Distributed control-plane simulation. S2 adopts a “real node + shadow node” abstraction: each worker simulates its local devices as real nodes and remote neighbors as shadow nodes. Shadow nodes communicate with their corresponding real nodes through sidecars, keeping the protocol logic transparent. A control-plane orchestrator schedules shard execution and intermediate route propagation until convergence.

Distributed data-plane verification. In the data plane, the data-plane orchestrator drives each worker to locally build forwarding tables and port predicates. Symbolic packets are then propagated across workers. Since each worker maintains its own BDD table, verification scales with higher parallelism and lower memory use.

Evaluation

On a production network with about 16K switches and 200M IPv4 routes, S2 successfully completed verification in 16 minutes with peak memory around 35 GB per worker. By contrast, vanilla Batfish ran out of memory, while Batfish with prefix sharding could finish but used memory close to the upper bound.

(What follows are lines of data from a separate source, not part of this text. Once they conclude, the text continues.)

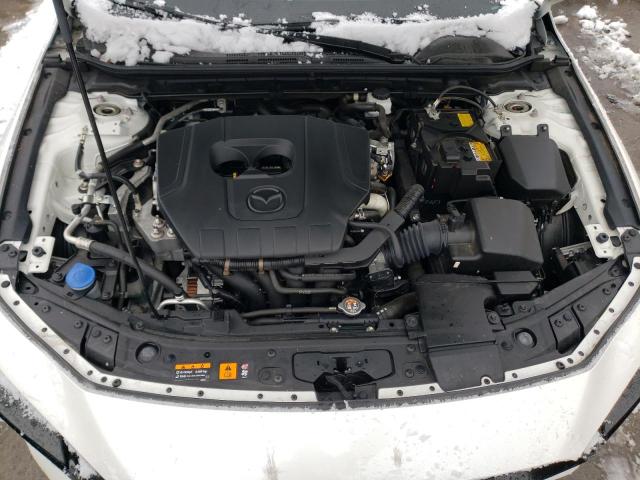 Photo 11 from auction – 2023 MAZDA 3 PREFERRE with VIN JM1BPALM0P1601146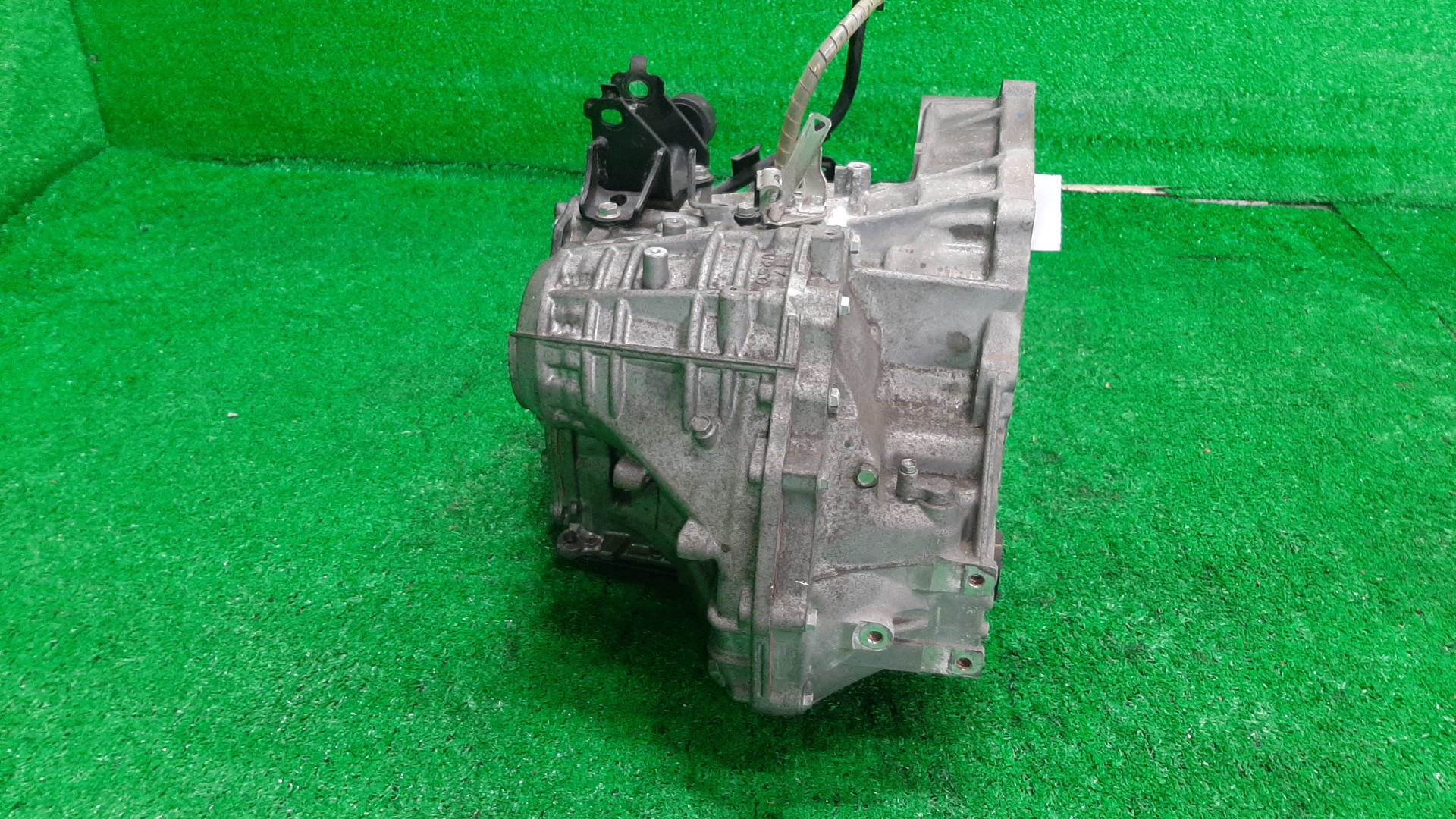 АКПП TOYOTA AVENSIS AZT250 1AZ-FSE U241E-01A 2 ракурс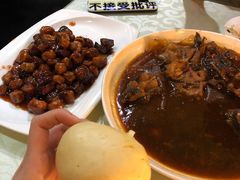 -眷江南之小蓝鲸(王府大街店)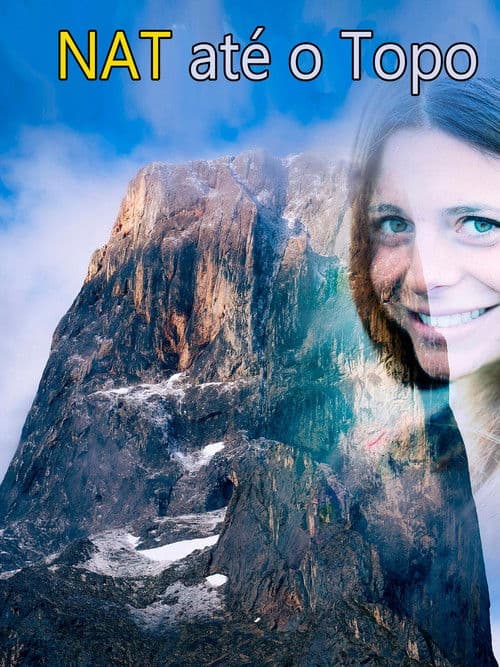 NAT to the Summit poster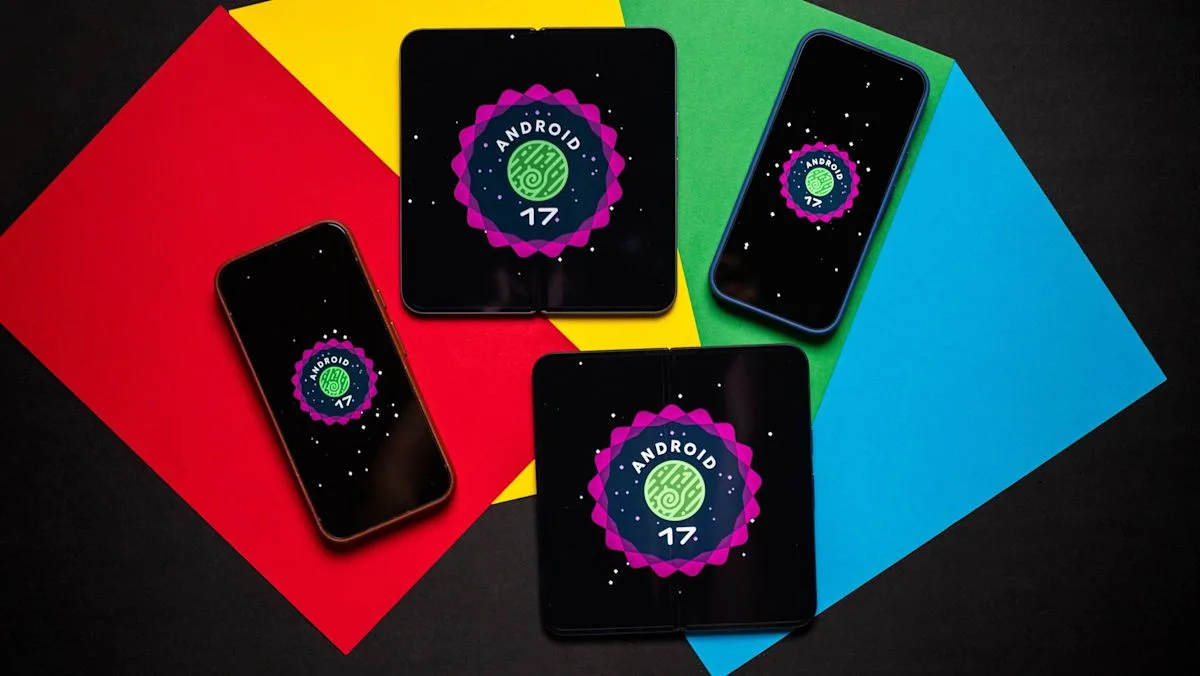 Google Releases Android 17 QPR2 Beta 6, Fixes Mysterious Reboots on Pixel 9 Pro Fold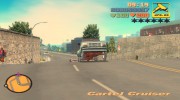 Ford F-350 XLT Double Cab 1994 для GTA 3 миниатюра 3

In synthetic FatTree experiments, S2 scaled to over 10K devices and 1B routes, the only system reported to handle this size. Increasing the number of workers consistently reduced runtime and memory usage, though improvements tapered off beyond eight workers. Comparisons of different partitioning strategies (random, expert, METIS) showed little performance difference, suggesting that load balancing is more important than minimizing cross-worker communication.

Q&A

Q1: At the beginning you mentioned that modular-based approaches like Lightyear and Kiryami cannot support certain properties. Which verification properties can your system support that those modular approaches cannot?

A1: Our distributed framework is decoupled from the underlying simulator, so the supported properties depend on the simulator itself. In our current implementation, S2 supports all the verification properties that Batfish supports. This design choice allows S2 to fully leverage Batfish’s property-verification capabilities.

Q2 How does performance change when scaling from 1 instance to 16 instances? With only 4 physical workers, is it possible to scale beyond 16 for even faster performance?

A2: Due to limited hardware resources, we did not have more physical servers. For the evaluation, we divided 4 physical workers into multiple logical servers to reach 16 instances. We have not yet demonstrated scaling beyond that.

Q3: Can your framework verify systems using ECMP (equal-cost multi-path) routing, and how do you handle it?

A3: Yes. S2 can handle such non-standard configurations. For example, in the same data-center network layer, different devices may have different maximum numbers of paths. These real-world ECMP variations can also be supported by S2.

Personal thoughts

S2 successfully overcomes the scalability limitations of traditional network configuration verification by extending Batfish to ultra-large-scale data center networks, and demonstrates practical feasibility on real-world deployments. Through a combination of distributed execution, prefix sharding, and per-worker BDD management, the system effectively addresses key challenges including computational load, memory peaks, and parallelization efficiency. The introduction of shadow nodes further ensures semantic consistency, resulting in a well-structured and practically viable architecture.

The use of a sidecar design to share routing information across workers enables efficient distributed route simulation—an approach reminiscent of multi-instance coordination in virtualized environments. This architecture preserves local autonomy while supporting global reachability analysis, offering a reusable paradigm for future large-scale network verification systems. If Batfish’s performance were evaluated with a higher number of shards and compared against existing distributed data plane verification frameworks such as Medusa, the evaluation would provide a more comprehensive understanding of S2’s advantages in scalability, resource efficiency, and deployment practicality.

Overall, S2 significantly advances the operational scalability of network verification tools and provides a valuable engineering blueprint for building high-performance, semantically consistent, and distributed network analysis platforms.